Problem to work on:
Please output the line containing "Healthy halloween snack" and all lines that follow it in the data below, exactly, with no pictures.

*** Opening of Task inputs ***

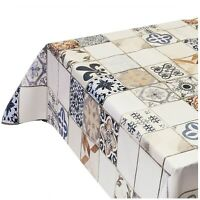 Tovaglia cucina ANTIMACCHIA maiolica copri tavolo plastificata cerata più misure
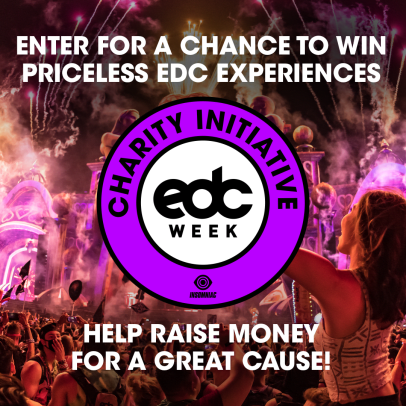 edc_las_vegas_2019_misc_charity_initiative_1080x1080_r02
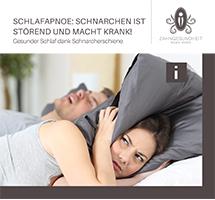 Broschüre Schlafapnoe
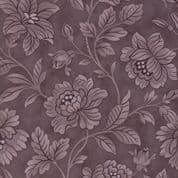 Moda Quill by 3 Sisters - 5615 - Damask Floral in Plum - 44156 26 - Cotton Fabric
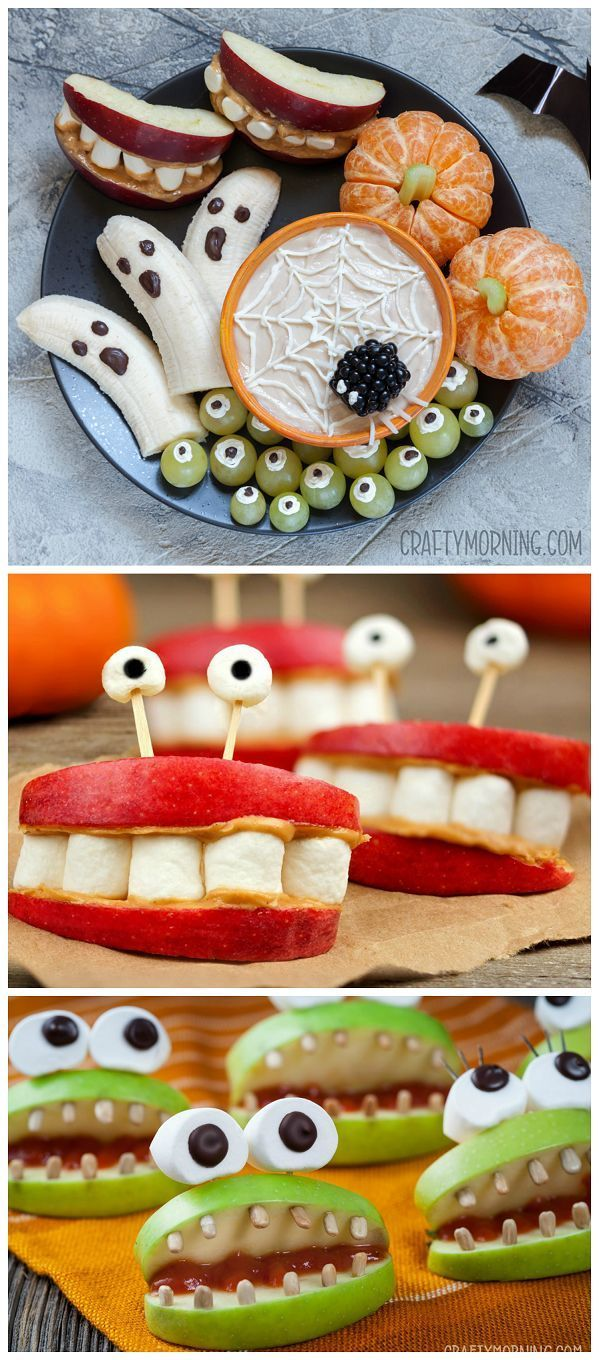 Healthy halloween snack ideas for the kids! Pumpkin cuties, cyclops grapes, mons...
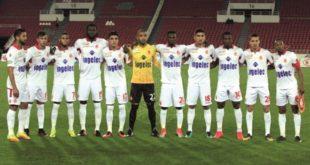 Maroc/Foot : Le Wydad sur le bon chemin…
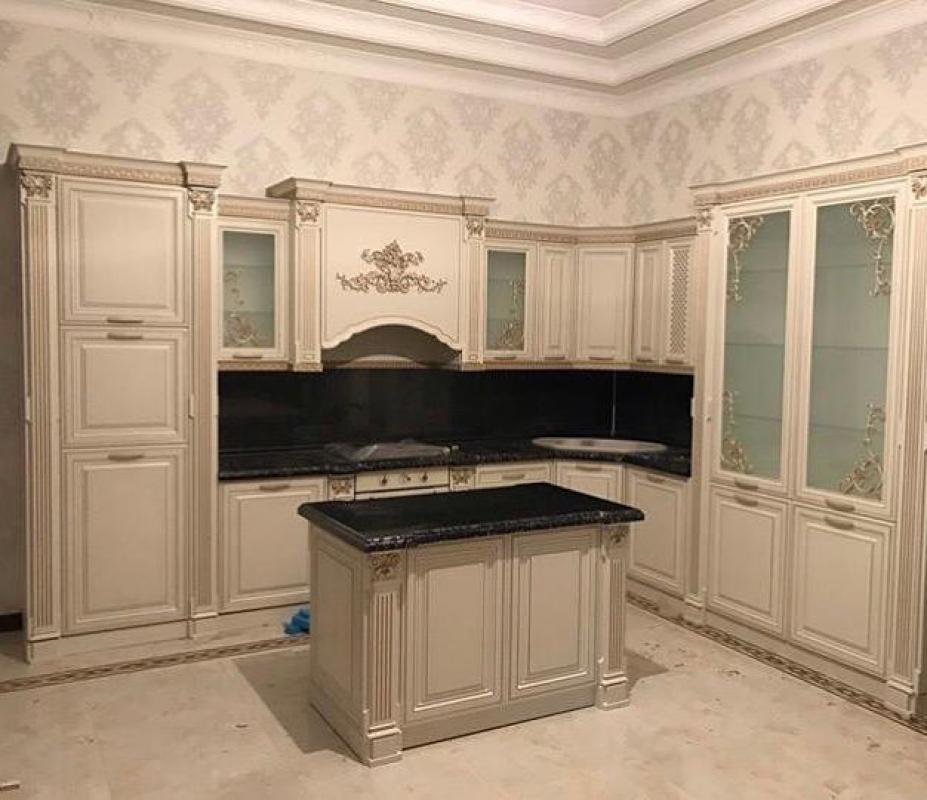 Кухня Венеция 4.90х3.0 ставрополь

*** Close of Task inputs ***

Result of the task:
 Healthy halloween snack ideas for the kids! Pumpkin cuties, cyclops grapes, mons...
 Maroc/Foot : Le Wydad sur le bon chemin…
 Кухня Венеция 4.90х3.0 ставрополь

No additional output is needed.